Causal-Aware Generative Adversarial Networks with Reinforcement Learning
Tu Anh Hoang Nguyen, Dang Nguyen, Tri-Nhan Vo, Thuc Duy Le, Sunil Gupta
TL;DR
CA-GAN addresses synthetic tabular data generation with explicit causal preservation by first extracting a causal graph $\mathcal{G}_{real}$ via a PC-based causal discovery and then training a graph-conditioned WGAN-GP with $M$ sub-generators. A reinforcement-learning-based causal loss uses a SHD-based reward to align the causal structure of synthetic data with the real data, optimizing through a policy-gradient that leverages log-likelihoods of mixed-type outputs. Across 14 datasets, CA-GAN achieves superior causal preservation, downstream utility, and privacy protection compared to six baselines, with competitive computation times. The approach enables practical, privacy-preserving synthetic data generation that maintains reliable causal inferences for enterprise analytics and secure research.
Abstract
The utility of tabular data for tasks ranging from model training to large-scale data analysis is often constrained by privacy concerns or regulatory hurdles. While existing data generation methods, particularly those based on Generative Adversarial Networks (GANs), have shown promise, they frequently struggle with capturing complex causal relationship, maintaining data utility, and providing provable privacy guarantees suitable for enterprise deployment. We introduce CA-GAN, a novel generative framework specifically engineered to address these challenges for real-world tabular datasets. CA-GAN utilizes a two-step approach: causal graph extraction to learn a robust, comprehensive causal relationship in the data's manifold, followed by a custom Conditional WGAN-GP (Wasserstein GAN with Gradient Penalty) that operates exclusively as per the structure of nodes in the causal graph.
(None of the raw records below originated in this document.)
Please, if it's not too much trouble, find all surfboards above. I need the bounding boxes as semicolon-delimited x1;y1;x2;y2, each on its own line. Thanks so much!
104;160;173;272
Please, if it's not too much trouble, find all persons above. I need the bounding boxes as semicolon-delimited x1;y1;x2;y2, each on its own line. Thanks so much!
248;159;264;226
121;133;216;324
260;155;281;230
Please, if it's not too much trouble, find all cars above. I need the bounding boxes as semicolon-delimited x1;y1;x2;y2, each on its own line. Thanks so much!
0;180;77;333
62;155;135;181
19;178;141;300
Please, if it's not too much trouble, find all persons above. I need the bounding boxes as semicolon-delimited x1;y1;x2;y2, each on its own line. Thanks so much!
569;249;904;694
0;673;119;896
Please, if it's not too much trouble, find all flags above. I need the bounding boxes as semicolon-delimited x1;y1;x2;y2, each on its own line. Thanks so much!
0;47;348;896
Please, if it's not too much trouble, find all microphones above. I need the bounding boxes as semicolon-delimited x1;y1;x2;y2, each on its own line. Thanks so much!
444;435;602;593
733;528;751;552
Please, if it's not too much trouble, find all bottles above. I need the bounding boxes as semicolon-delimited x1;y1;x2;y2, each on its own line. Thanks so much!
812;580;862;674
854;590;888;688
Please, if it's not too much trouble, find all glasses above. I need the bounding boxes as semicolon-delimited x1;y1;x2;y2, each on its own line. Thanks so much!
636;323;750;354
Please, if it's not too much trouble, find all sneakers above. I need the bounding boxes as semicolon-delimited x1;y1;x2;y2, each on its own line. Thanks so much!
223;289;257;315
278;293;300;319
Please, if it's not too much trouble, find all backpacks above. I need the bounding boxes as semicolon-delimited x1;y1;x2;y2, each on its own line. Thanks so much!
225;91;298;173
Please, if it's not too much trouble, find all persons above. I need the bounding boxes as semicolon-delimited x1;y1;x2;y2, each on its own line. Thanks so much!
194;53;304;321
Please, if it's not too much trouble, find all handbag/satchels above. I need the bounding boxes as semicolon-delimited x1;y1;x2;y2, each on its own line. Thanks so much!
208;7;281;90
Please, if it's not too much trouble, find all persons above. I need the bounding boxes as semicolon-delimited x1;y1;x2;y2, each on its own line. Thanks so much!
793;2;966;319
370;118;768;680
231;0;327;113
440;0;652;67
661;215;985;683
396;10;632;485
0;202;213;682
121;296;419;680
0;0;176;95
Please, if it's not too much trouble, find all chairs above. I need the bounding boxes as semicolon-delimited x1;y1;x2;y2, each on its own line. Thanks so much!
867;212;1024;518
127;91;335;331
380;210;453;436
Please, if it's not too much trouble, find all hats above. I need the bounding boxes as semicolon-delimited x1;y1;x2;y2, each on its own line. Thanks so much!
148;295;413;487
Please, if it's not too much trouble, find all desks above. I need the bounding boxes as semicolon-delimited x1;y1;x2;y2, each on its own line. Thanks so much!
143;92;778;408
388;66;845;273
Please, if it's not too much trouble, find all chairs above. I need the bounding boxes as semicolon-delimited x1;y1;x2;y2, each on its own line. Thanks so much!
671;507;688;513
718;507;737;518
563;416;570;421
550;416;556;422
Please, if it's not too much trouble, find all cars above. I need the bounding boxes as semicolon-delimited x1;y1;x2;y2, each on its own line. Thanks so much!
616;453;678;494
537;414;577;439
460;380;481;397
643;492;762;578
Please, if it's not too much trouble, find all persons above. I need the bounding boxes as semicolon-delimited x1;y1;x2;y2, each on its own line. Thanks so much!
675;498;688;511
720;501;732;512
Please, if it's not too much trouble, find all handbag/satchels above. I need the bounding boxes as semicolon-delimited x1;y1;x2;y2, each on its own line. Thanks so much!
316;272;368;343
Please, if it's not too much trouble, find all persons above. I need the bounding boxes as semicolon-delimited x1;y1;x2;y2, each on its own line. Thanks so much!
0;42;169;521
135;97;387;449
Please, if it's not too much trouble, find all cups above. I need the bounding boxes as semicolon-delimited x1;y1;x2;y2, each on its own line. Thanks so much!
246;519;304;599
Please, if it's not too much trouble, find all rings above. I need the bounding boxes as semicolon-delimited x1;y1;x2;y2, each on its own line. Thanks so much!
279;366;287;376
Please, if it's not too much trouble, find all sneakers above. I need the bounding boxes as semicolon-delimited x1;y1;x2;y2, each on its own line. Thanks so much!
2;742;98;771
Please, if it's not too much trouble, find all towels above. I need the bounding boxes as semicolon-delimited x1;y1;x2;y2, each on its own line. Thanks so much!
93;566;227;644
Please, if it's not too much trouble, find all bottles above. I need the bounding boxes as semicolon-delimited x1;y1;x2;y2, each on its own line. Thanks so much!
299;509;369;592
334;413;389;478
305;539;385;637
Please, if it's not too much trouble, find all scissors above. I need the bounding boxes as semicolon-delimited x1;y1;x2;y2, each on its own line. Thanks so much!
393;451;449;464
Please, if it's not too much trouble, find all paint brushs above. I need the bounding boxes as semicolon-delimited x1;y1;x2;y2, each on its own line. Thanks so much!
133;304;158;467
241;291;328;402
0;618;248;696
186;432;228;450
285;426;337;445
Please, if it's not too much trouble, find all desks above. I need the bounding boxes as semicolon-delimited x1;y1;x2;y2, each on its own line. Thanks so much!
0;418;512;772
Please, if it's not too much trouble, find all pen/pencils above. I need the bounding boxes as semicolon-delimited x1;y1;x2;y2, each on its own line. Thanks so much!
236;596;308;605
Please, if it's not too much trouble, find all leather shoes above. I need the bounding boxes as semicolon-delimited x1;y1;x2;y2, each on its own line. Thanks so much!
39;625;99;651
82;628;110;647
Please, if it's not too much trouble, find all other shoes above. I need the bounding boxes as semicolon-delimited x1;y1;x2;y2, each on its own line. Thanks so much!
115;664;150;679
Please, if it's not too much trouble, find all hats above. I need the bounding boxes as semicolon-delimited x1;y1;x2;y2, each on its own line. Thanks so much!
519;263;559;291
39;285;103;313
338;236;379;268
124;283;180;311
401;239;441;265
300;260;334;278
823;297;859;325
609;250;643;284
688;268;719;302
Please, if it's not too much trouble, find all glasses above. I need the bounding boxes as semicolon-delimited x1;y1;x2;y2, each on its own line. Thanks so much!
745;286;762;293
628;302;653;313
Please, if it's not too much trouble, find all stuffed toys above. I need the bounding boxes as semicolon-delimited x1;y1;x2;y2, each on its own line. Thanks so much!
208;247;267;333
More importantly, the generator is trained with a new Reinforcement Learning-based objective that aligns the causal graphs constructed from real and fake data, ensuring the causal awareness in both training and sampling phases. We demonstrate CA-GAN superiority over six SOTA methods across 14 tabular datasets. Our evaluations, focused on core data engineering metrics: causal preservation, utility preservation, and privacy preservation. Our method offers a practical, high-performance solution for data engineers seeking to create high-quality, privacy-compliant synthetic datasets to benchmark database systems, accelerate software development, and facilitate secure data-driven research.